I find their NSView example the easiest to understand, and it illustrates a basic Cocoa problem. You have an NSMutableArray called "elements" that you want to expose as an array, but don't want callers to mess with. You have several options:
Expose your NSMutableArray as an NSArray.
Always make a non-mutable copy when requested
Store elements as an NSArray and create a new array every time it mutates.
I've done all of these at various points. #1 is by far the simplest and fastest solution. It's also dangerous, since the array might mutate behind the caller's back. But Apple indicates it's what they do in some cases (note the warning for -subviews in NSView). I can confirm that while #2 and #3 are much safer, they can create major performance problems, which is probably why Apple has chosen not to use them on oft-accessed members like -subviews.
The upshot of all of this is that if you use #1, then introspection will mislead you. You have an NSMutableArray cast as an NSArray, and introspection will indicate that it's mutable (introspection has no way to know otherwise). But you must not mutate it. Only the compile-time type check can tell you that, and so it's the only thing you can trust.

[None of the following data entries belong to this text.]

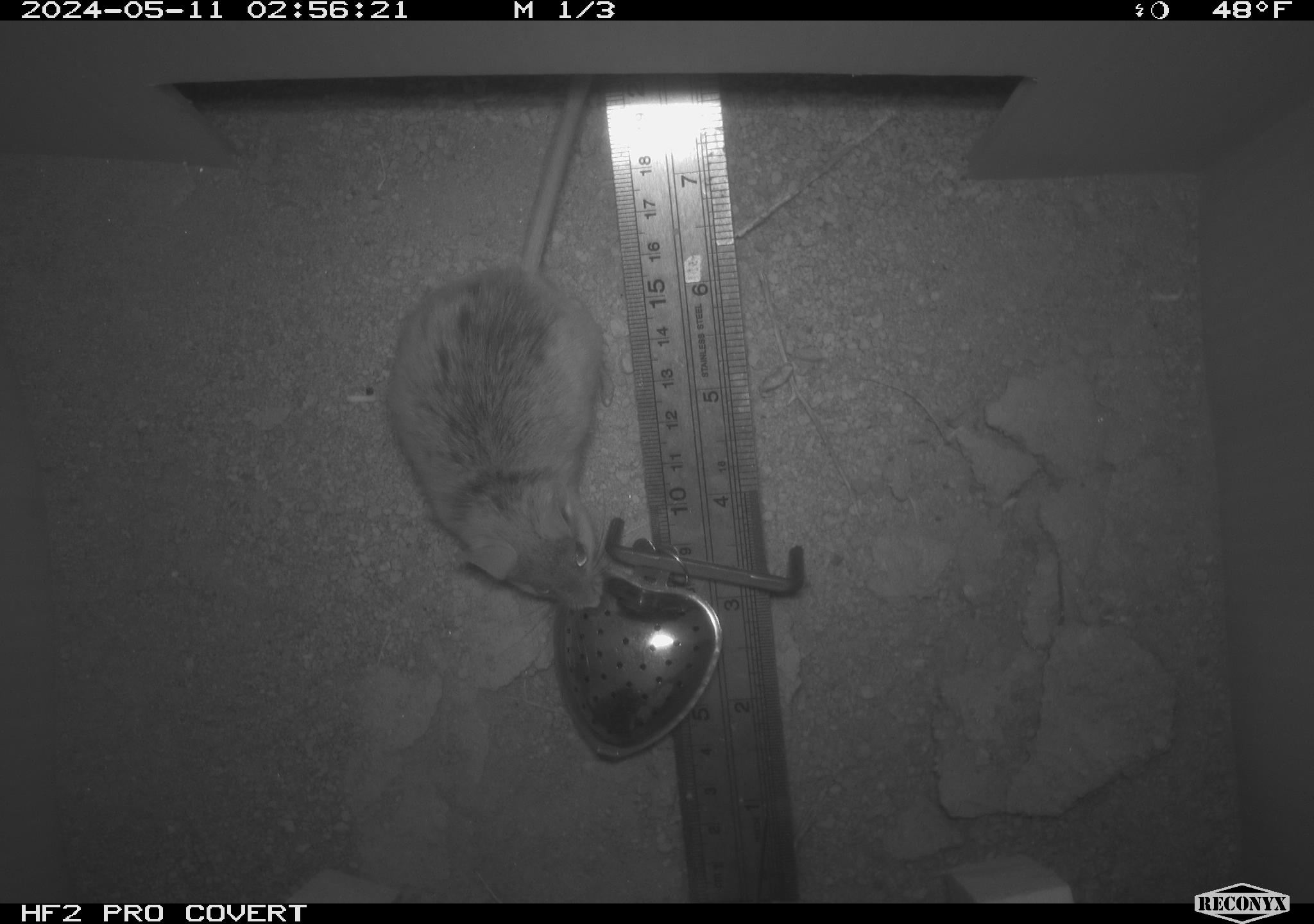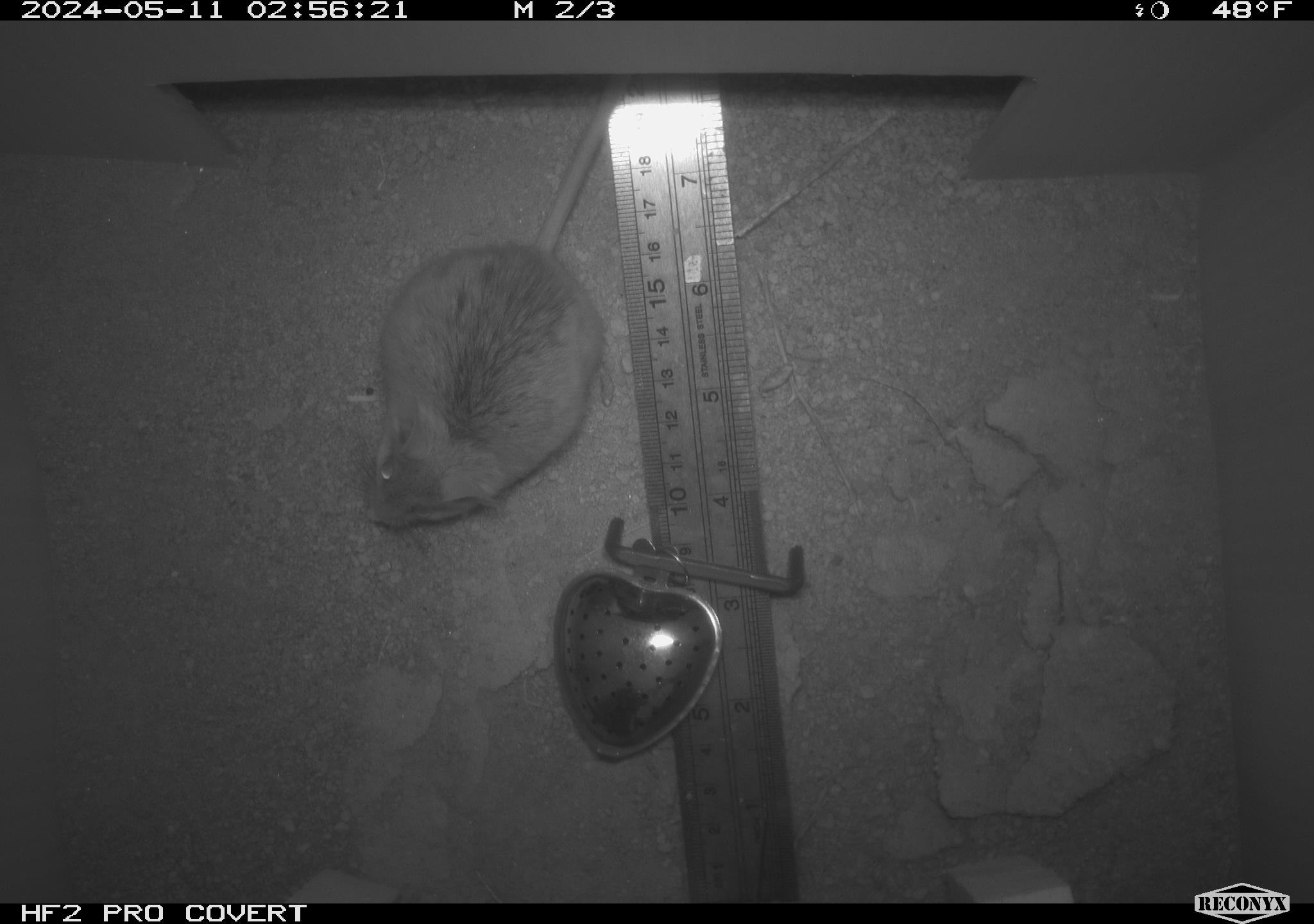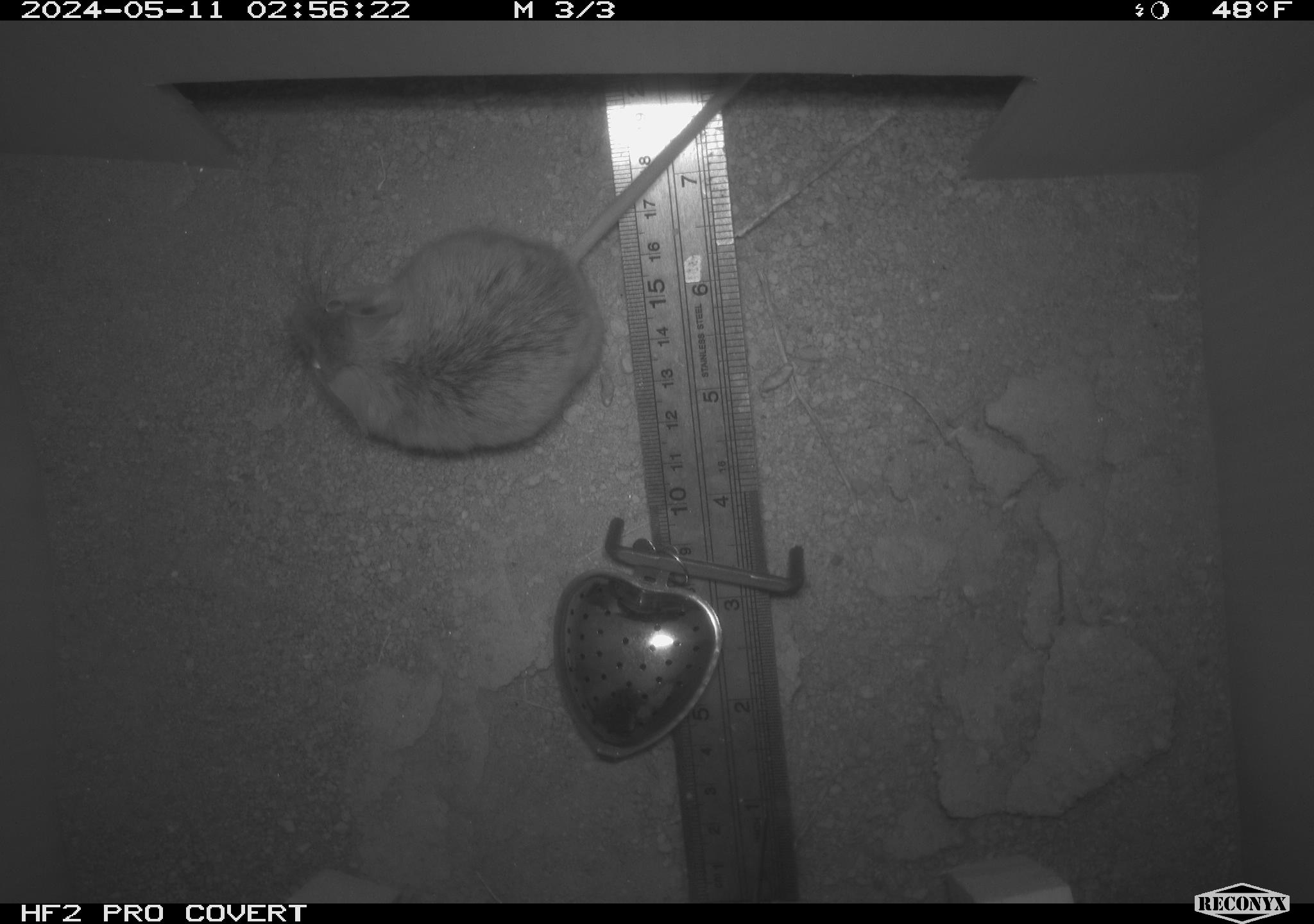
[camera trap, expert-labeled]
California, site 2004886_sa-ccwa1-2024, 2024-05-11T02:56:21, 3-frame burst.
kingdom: Animalia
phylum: Chordata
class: Mammalia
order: Rodentia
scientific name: Rodentia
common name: mouse species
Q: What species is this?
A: Mouse species (Rodentia).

The fix for this would be some kind of fast copy-on-write immutable version of a mutable data structure. That way #2 could possibly be done with decent performance. I can imagine changes to the NSArray cluster that would allow this, but it doesn't exist in Cocoa today (and could impact NSArray performance in the normal case, making it a non-starter). Even if we had it, there's probably too much code out there that relies on the current behavior to ever allow mutability introspection to be trusted.
There's no (documented) way to determine if a string is mutable at runtime or not.
You would expect one of the following would work, but none of them work:
[[s class] isKindOfClass:[NSMutableString class]]; // always returns false
[s isMemberOfClass:[NSMutableString class]]; // always returns false
[s respondsToSelector:#selector(appendString)]; // always returns true
More info here, although it doesn't help you with the problem:
http://www.cocoabuilder.com/archive/cocoa/111173-mutability.html
If you want to check for debugging purposes the following code should work. Copy on immutable object is itself, while it's a true copy for mutable types, that's what the code is based on. Note that since it's calling copy it's slow, but should be fine for debugging. If you'd like to check for any other reasons than debugging see Rob answer (and forget about it).
BOOL isMutable(id object)
{
id copy = [object copy];
BOOL copyIsADifferentObject = (copy != object);
[copy release];
return copyIsADifferentObject;
}
Disclaimer: of course there is no guarantee that copy is equivalent with retain for immutable types. You can be sure that if isMutable returns NO then it's not mutable so the function should be probably named canBeMutable. In the real world however, it's a pretty safe assumption that immutable types (NSString,NSArray) will implement this optimization. There is a lot of code out including basic things like NSDictionary that expects fast copy from immutable types.